It seems that now, more than ever, people are looking for ways to save money; however, this is nothing new for those interested in buying a car. It’s pretty common to buy a used car to save a few (and even hundreds) dollars, especially for first-time car buyers. If you didn’t know, there’s a way to save even more when buying a car, and that’s by looking for vehicles with salvage titles.
This is where you come in. You’ve seen a salvage titled vehicle, and, at least from the outside, it doesn’t look too bad, and in fact, you think it may be repairable.
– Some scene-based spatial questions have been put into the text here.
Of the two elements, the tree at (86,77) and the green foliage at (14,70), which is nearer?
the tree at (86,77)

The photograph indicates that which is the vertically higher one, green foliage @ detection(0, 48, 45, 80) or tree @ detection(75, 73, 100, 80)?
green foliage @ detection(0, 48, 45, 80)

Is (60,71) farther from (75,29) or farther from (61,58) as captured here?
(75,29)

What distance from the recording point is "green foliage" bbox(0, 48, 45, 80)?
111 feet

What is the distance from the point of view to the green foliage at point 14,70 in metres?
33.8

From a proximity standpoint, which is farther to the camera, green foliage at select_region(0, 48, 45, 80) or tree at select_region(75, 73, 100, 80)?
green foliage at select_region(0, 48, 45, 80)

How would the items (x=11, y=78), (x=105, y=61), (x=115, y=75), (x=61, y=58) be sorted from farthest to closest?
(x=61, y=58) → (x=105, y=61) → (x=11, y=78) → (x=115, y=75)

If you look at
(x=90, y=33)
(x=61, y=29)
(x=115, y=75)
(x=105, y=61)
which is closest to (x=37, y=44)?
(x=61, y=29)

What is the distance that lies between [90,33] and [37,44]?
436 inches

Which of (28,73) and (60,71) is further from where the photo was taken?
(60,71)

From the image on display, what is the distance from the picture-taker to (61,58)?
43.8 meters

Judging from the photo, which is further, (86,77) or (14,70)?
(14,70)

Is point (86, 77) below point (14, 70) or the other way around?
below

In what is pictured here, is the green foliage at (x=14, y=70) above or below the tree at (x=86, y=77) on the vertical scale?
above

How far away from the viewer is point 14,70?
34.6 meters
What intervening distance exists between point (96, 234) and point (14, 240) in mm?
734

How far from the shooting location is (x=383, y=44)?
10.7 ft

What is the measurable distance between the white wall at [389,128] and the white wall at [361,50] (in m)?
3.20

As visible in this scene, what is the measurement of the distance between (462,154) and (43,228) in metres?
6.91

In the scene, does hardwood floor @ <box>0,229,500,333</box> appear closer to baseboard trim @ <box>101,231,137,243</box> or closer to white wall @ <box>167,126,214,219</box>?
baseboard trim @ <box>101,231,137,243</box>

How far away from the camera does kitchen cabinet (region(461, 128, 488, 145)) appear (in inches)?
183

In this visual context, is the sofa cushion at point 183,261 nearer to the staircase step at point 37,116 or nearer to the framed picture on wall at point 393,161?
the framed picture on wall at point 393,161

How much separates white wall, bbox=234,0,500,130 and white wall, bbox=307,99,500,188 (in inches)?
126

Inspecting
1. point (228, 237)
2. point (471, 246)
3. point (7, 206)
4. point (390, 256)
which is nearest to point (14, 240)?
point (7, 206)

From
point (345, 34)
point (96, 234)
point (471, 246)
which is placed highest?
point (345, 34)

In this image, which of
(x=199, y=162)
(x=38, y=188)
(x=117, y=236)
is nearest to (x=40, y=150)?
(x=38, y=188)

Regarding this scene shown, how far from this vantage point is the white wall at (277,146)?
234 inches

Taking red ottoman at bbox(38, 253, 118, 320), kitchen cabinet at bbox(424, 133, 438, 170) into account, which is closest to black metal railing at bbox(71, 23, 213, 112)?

You can, but first, consider reading this article carefully, where we explain the pros and cons of buying a car with a salvage title.
What is a salvage title?
- A salvage title is a vehicle make designation representing a car that has been damaged or deemed a total loss by the insurance company which has paid a claim on it.
- A car is also considered salvage when the insurer determines that the repair cost is high than its market value.
- The salvage title is also given to vehicles with problems that are easy to fix or sometimes cars with minor and insignificant damage. These “not-so-damaged salvage title cars” are cheap, and this is why collectors and car dealers invest in them. However, many experts still advise prospective buyers and buyers to be cautious when purchasing salvage title vehicles, as they could spend their money on a car with irreparable damage.
The pros of a car with a salvage title
In most cases, the price is very, very attractive.
This is by far the big pro of buying a salvage title: You can save a lot of money. Salvage titled cars are relatively cheap, sometimes even selling for pennies on the dollar. And if you are a creative person, you can see great potential where no one sees more than useless junk!
You could end up lucky.
Insurers who declare the destruction of the vehicle do so when the repair cost is too much compared to the value of the car. But there’s a chance the company didn’t look hard enough at the car’s damage before deciding. By carefully looking at salvage title cars, you may find a hidden gem, and it would be you who will surely end up winning.
Sometimes the damage can be extensive but not easily detectable, such as a bent chassis or electrical failure due to flood damage. Unless you’re an expert, make sure to have it thoroughly checked out by a trusted mechanic and give their opinion on it as well.
The salvage title is forever.
The salvage mark is permanent, so it is impossible to change it once a car receives it. Not even if it is repaired and returned to almost new condition. In fact, in most states, once a salvage vehicle is returned to a safe operating order, it must be inspected and approved by the DMV for the owner to drive it legally.
In this case, the car’s salvage title will be renamed “rebuilt,” but everyone will know that the vehicle was once inoperable. And while this is better than having a salvage title, having a rebuilt title means a significantly lower asking price if you decide to sell it later, regardless of the time, effort, and money you put into it.
Insurance will be a big hassle.
It is common for insurance companies to put buts when granting policies to rebuilt vehicles that were previously salvaged title. The main reason is that if you have an accident, the insurer may have difficulty determining whether or not it is the fault of an old technical problem that was poorly solved. Also, since the car was deemed unroadworthy, the chances of it breaking down again, or causing a severe accident, are higher than for a vehicle that has never been in an accident.
Is it worth buying a salvage title vehicle? It all comes down to the amount of time and money you’re willing to invest, your comfort level, and your attention to detail. If you like working on such a car, spending long hours searching for insurance companies, going through reams of paperwork, and dealing with a host of additional hassles, then perhaps a salvage title vehicle is for you. You know what you’re getting into before taking the plunge; otherwise, it can become a massive headache.
If you’re not going to be repairing yourself, make sure you have a great, inexpensive mechanic who can get parts for you cheaply.